Start TEXT SEGMENT

# Dispersed camping



## Barfolomew

I'm looking to do some dispersed camping in the Chattahoochee National Forest in Northwest GA.  A couple of questions have come up that I would like to see if anyone knows the answer to.

1) Any restrictions on dispersed camping?  My understanding is that I can camp anywhere with reason on National Forest land.  I am restricted in that I can only take my vehicle on designated roads.

2) My understanding is that I can cut firewood (down trees only) on National Forest property and use it while there, but cannot take any home.  If I take any home, I need a permit.  Is this correct?

3) As with hunting, keep things a clean as possible and no cutting live or standing trees.

4) I don't think the GA national forest is seasonal as some of the other ones are, is that true?

5) Any recommendations on where to go or other advise would be appreciated.


----------



## greg_n_clayton

1. None I am aware of. No fires during high fire danger times unless in designated rings. They post and get the word out !! True bout the roads. If the gates are open, you can enter. 2. In Chattahoochee, dead/and/or/down. True about permit. 3. Again, you can cut them down if they "are" dead. 4. never heard anything of this. 5. I don't know nuttin bout NW Ga..

End TEXT SEGMENT

PROBLEMS TO WORK ON:
**1)** Reproduce the stretch of the dispersed camping thread from "2) My understanding" through "Is this correct?" word for word.
**2)** Answer these questions from the dispersed camping thread:
(a) In which national forest does the first poster want to go dispersed camping?
(b) According to the reply, during what times are fires not allowed unless they are in designated rings?
(c) According to the reply, under what condition can you enter a road?
Rely only on the dispersed camping thread.

Start DATA SHOWN

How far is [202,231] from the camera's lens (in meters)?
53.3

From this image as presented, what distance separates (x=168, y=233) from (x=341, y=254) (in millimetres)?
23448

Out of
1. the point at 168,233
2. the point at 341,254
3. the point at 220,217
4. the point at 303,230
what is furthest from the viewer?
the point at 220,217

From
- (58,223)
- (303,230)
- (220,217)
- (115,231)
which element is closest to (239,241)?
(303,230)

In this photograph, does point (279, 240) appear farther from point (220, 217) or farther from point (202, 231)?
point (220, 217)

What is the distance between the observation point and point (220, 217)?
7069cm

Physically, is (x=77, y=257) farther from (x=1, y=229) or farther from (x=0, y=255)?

End DATA SHOWN

COMPLETE ANSWERS:
**1)**
2) My understanding is that I can cut firewood (down trees only) on National Forest property and use it while there, but cannot take any home.  If I take any home, I need a permit.  Is this correct?

**2)**
(a) The Chattahoochee National Forest in Northwest GA.
(b) During high fire danger times.
(c) If the gates are open.